A “computer,” however, is “a general purpose device that can be programmed to carry out a set of arithmetic or logical operations automatically.” The definition applies almost no constraints on the form. A computer needs some kind of processing unit and some kind of memory storage, but beyond that it can look like anything.
At first, this was a huge problem for the people making computers. It was almost impossible to explain their idea to anyone. The concept was abstract, and people were used to tools like hammers with an obvious function and utility. Conversations weren’t going well: “Imagine a machine that’s like your brain, but not at all… Um… There’s this, uh, ‘stuff’, information really, called ‘data’ that… Wait, where are you going?”
The solution these early computer scientists devised was brilliant: they came up with a metaphor. One that would give physical constraints to abstract ideas; a form to allow new functions. They called it “the desktop environment” and it is the GUI that has defined computing for decades.
Unlike the hammer, the design has shaped how we use it, with huge implications for society and public health.
Now, computing is undergoing a transformative change. By designing the next generation of human-computer interaction intelligently today, we can ensure that future generations will have a healthier, more human relationship with technology. So what shape is this new relationship taking?
B: Natural Computing
Thalmic Labs was founded on an idea: that technology should become more human, not the other way around. The founders joke that their mission is to save the world from cyborgs, but it’s not all a joke.
Right now, at the frontier of technology, people are deciding the future of human-computer interaction. The Myo armband is one futuristic input among many. The Defense Advanced Research Projects Agency for the United States (DARPA) has just announced that they’re developing a “cortical modem,” a direct neural interface that stimulates your visual cortex and displays information without glasses or goggles. It’s a heads-up display that plugs straight into your brain. Equal parts captivating and terrifying.
We believe that any digital input that disregards human biology — as the desktop environment did — can’t succeed in the 21st century. Our bodies are already rebelling against technology’s impact, and any device that asks us to act more like machines — by fundamentally changing our bodies, habits, vocabulary, or how we relate to one another — isn’t a sustainable option.
We need to make technology smarter to make it more human: information should appear when you need it, then vanish with a flick of your wrist.
The engineers at Thalmic Labs have spent a lot of time and made tough choices to make the Myo armband as unobtrusive as possible in the belief that real people are the most important part of a user’s day. They have made the Myo armband smaller, and simpler, and done all they can to put technology in the background.
What we need is a new metaphor; a way to think about computing without the desk in the way, without going straight into The Matrix.
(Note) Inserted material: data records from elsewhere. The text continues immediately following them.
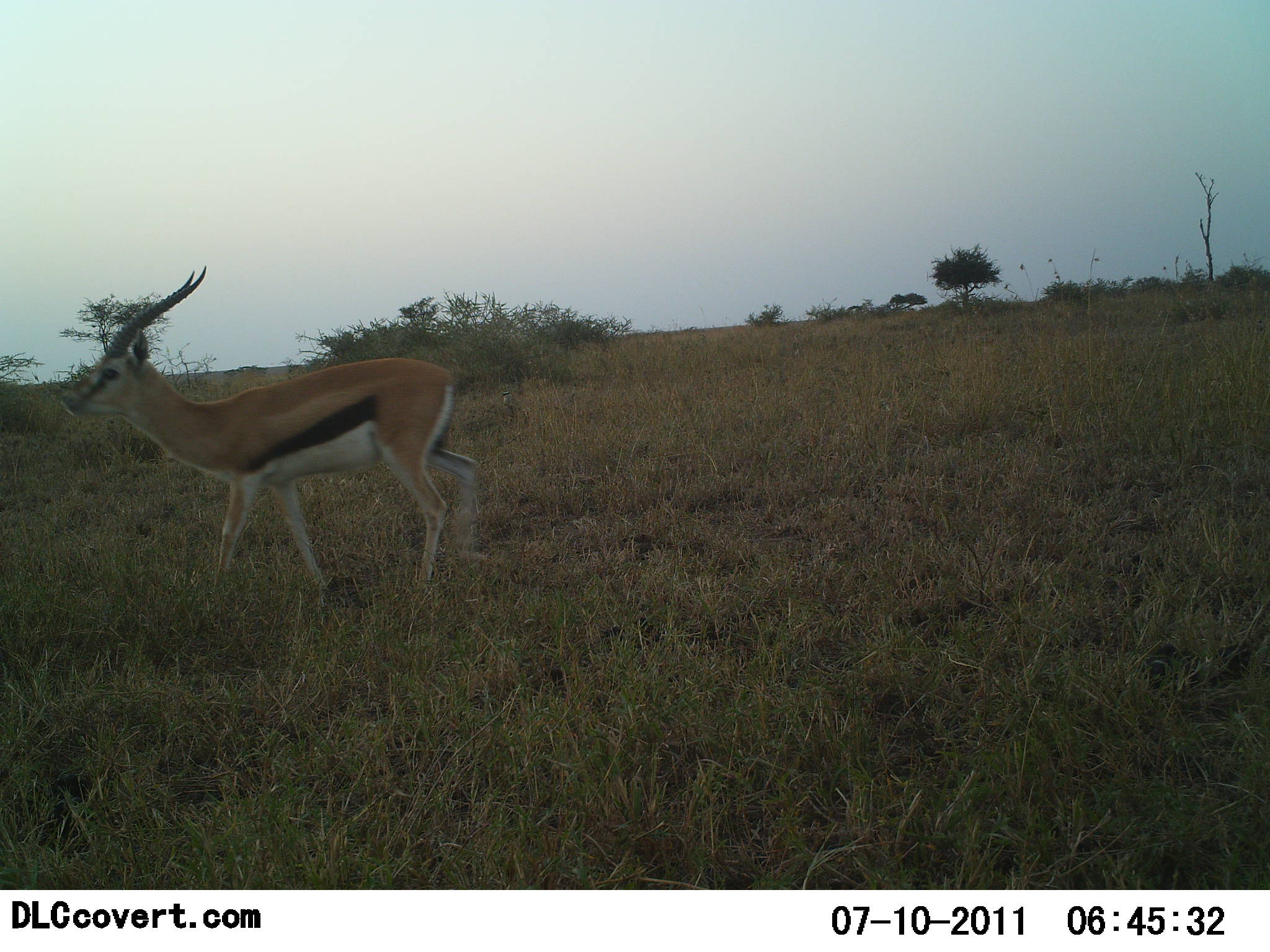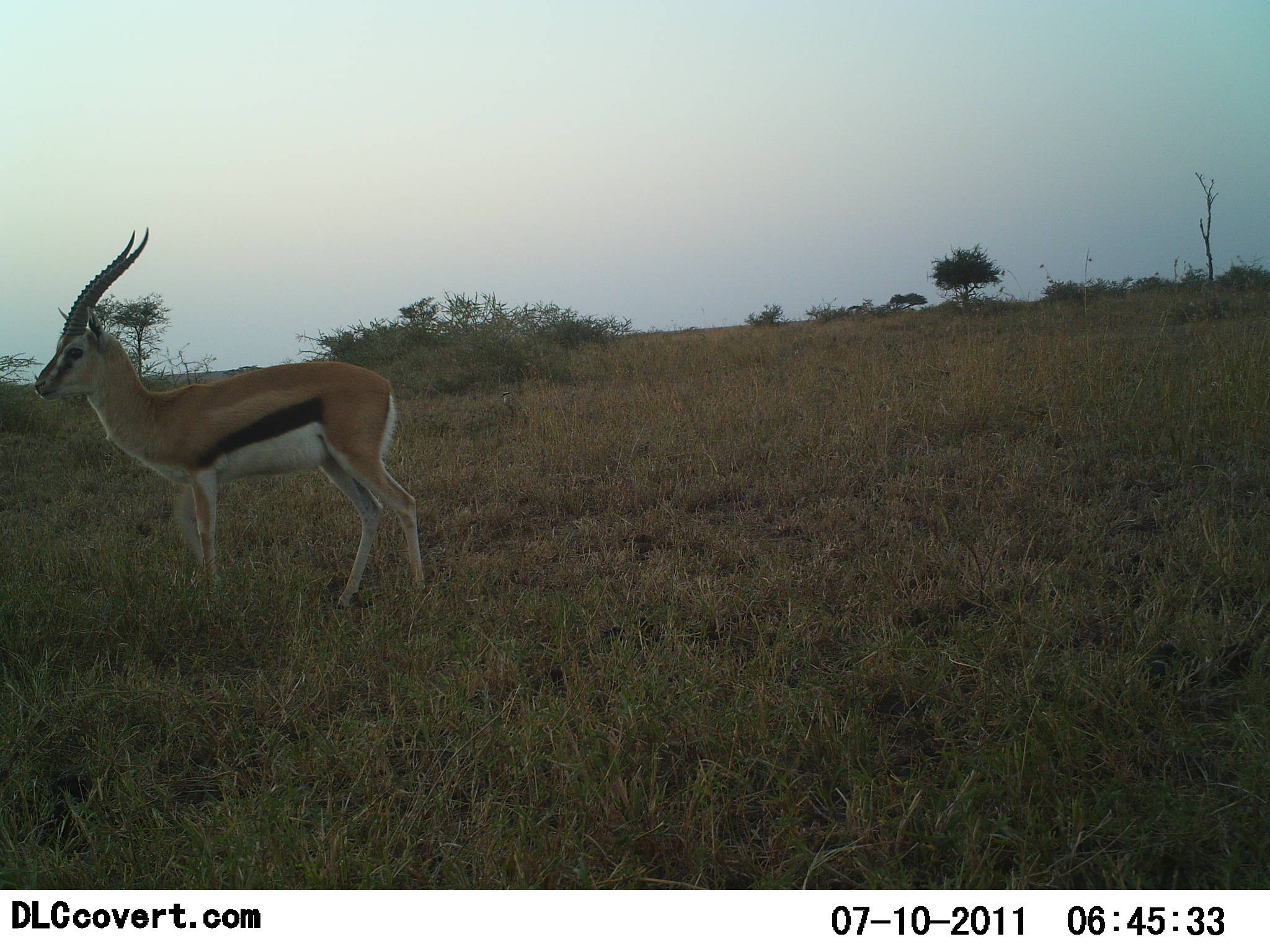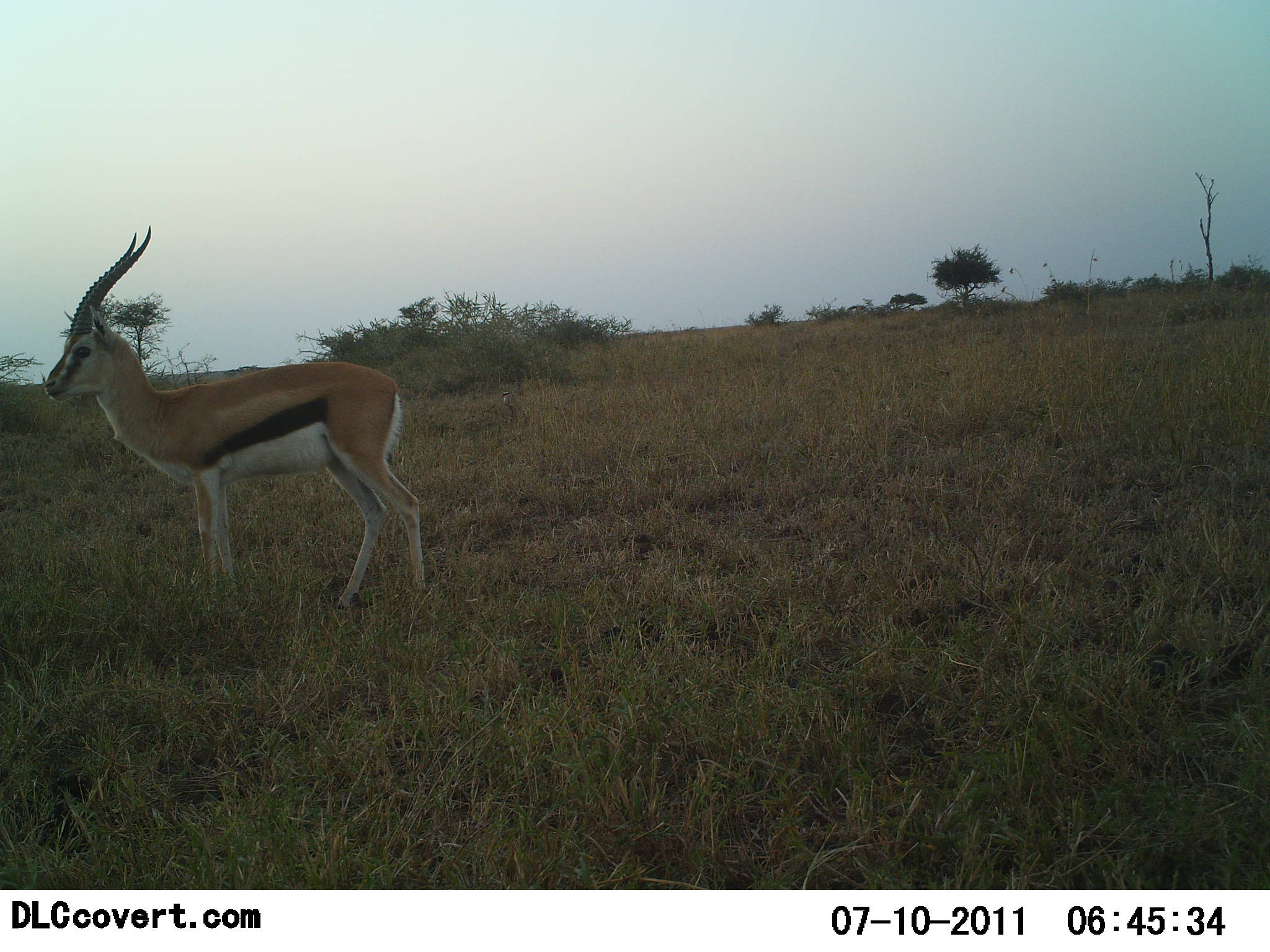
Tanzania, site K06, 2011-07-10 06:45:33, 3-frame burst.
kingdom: Animalia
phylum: Chordata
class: Mammalia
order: Artiodactyla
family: Bovidae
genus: Eudorcas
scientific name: Eudorcas thomsonii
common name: thomson's gazelle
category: gazellethomsons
Gazellethomsons (thomson's gazelle) (Eudorcas thomsonii), count 1. Behavior (volunteer vote fractions): standing 91%, resting 0%, moving 27%, interacting 0%. Young present (vote fraction): 0%. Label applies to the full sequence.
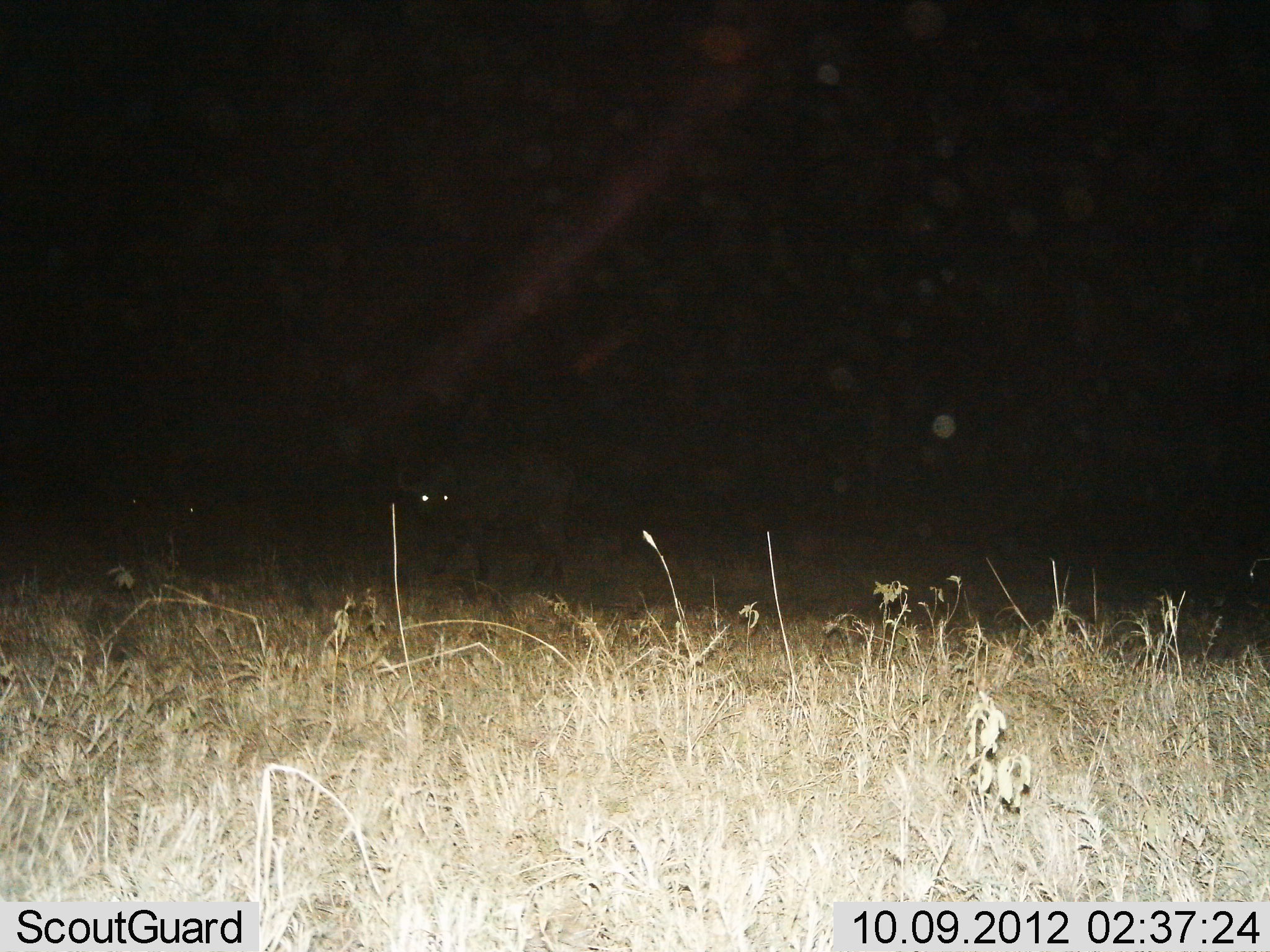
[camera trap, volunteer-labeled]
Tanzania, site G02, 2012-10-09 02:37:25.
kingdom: Animalia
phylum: Chordata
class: Mammalia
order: Carnivora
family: Hyaenidae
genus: Crocuta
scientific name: Crocuta crocuta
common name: spotted hyena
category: hyenaspotted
Hyenaspotted (spotted hyena) (Crocuta crocuta), count 1. Behavior (volunteer vote fractions): standing 67%, resting 0%, moving 33%, interacting 0%. Young present (vote fraction): 0%. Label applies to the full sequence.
Imagine a group of people wearing smartglasses, sitting in a park, using Myo armbands to look at design mockups on their Heads-Up Display. They could share past email threads and video chat with off-site team members. The context is arbitrary when the full suite of tools you use during your workday are completely mobile. You could catch up on emails while going for a short walk.
This is the dream, but we’re only getting started. We’re powering through the last pre-orders and preparing to launch on Amazon, and developers are showing us new things they can do with the Myo armband all the time. They’ve just started creating an ecosystem of applications that will let us control the digital world in a more natural way.
They’ve decided which future they want. They want to pull their heads up out of the dirt and look around — to see how we can make the information age work in the real world for human beings instead of heading deeper down the rabbit hole.